1. A system, comprising:
a search engine, which in operation,
accepts a query from a user as part of a search request;
retrieves a plurality of objects that match the query ;
determines distribution over time of the objects matching the query for temporality analysis of the query;
analyzes the distribution over time of the objects to provide a classification of the intent of the query;
generates a search result including the objects that are not only based on matching of the objects to the query but also based on the classification of the intent of the query.
2. The system of claim 1, wherein:
each of the plurality of objects is one of: Internet web sites, blogs, videos, books, films, music, image, video, documents, data files, objects for sale, objects that are reviewed or recommended or cited, subjects/authors, natural or legal persons, citations, or any entities that are associated with a Uniform Resource Identifier (URI).
3. The system of claim 1, wherein:
the search engine provides a discrete classification of the intent of the query into various categories.
4. The system of claim 3, wherein:
the search engine classifies the query with constant or even distribution of the objects over time as for knowledge/canonical.
5. The system of claim 3, wherein:
the search engine classifies the query with the distribution of the objects concentrated at particular points as focused on a specific event.
6. The system of claim 3, wherein:
the search engine classifies the query with the distribution of the objects increased over time as reflecting the recent interest of the user.
7. The system of claim 1, wherein:
the search engine provides a continuous classification of the intent of the query.
8. The system of claim 7, wherein:
the continuous classification of the intent of the query is a scalar or vector value resulting from transformations of a chronology histogram of the query, which represents the distribution over time of the objects matching the query.
9. The system of claim 1, wherein:
the search engine utilizes the temporality analysis of the query to select a time window that provides the best search result for the query.

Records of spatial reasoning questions
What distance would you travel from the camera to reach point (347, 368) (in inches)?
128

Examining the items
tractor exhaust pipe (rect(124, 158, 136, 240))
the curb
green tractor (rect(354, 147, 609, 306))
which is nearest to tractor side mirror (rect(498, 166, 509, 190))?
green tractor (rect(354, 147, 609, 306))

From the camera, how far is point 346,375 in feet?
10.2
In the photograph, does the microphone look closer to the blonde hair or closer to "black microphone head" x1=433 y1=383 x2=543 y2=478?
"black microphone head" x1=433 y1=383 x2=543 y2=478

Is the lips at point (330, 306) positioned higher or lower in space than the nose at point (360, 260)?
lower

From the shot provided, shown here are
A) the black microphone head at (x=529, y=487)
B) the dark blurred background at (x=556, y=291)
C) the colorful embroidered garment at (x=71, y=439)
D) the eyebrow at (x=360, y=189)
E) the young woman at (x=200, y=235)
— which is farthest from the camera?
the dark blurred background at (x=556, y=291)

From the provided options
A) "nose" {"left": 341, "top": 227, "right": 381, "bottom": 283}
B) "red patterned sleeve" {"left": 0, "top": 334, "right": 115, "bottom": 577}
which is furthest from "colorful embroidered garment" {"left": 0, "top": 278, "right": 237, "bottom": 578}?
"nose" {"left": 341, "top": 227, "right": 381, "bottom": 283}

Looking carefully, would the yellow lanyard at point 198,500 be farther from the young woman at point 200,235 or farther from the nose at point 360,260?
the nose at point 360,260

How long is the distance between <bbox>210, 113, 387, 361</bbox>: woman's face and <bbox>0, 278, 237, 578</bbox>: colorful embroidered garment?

_Requests_
- 1) Answer these questions about the patent claims on search engine query intent.
(a) How does the search engine classify a query whose objects have a constant or even distribution over time?
(b) What does the chronology histogram of the query represent?
(c) What does the search engine select by using the temporality analysis of the query?
- 2) Carry on the patent claims on search engine query intent from the point where they stop.

_Answers per task_
- 1)
(a) It classifies the query as knowledge/canonical.
(b) It represents the distribution over time of the objects matching the query.
(c) It selects a time window that provides the best search result for the query.

- 2)
10. The system of claim 9, wherein:
the search engine selects a combination of multiple time windows that provides the best search result for the query.
11. The system of claim 9, wherein:
the search engine selects the best time window based on the time distribution of the objects matching the query among a given set of time windows.
12. The system of claim 1, wherein:
the search engine enables a citation centric search process that retrieves a plurality of citations composed by a plurality of subjects citing the plurality of objects.
13. The system of claim 12, wherein:
each of the plurality of subjects has an opinion wherein expression of the opinion is explicit, expressed, implicit, or imputed through any other technique.
14. The system of claim 12, wherein:
each of the plurality of citations includes one or more of: expression of opinions on the objects, expressions of authors in the form of Tweets, blog posts, reviews of objects on Internet web sites Wikipedia entries, postings to social media, postings to websites, postings in the form of reviews, recommendations, or any other form of citation made to mailing lists, newsgroups, discussion forums, comments to websites or any other form of Internet publication.
15. The system of claim 12, wherein:
the search engine accepts and enforces a plurality of criteria on citation searching, retrieving and ranking, each of which is either be explicitly described by a user or best guessed by the system based on internal statistical data.
16. The system of claim 15, wherein:
the plurality of criteria include one or more of constraints for the plurality of citations, type of the plurality of objects cited, and ranking bias of the cited objects.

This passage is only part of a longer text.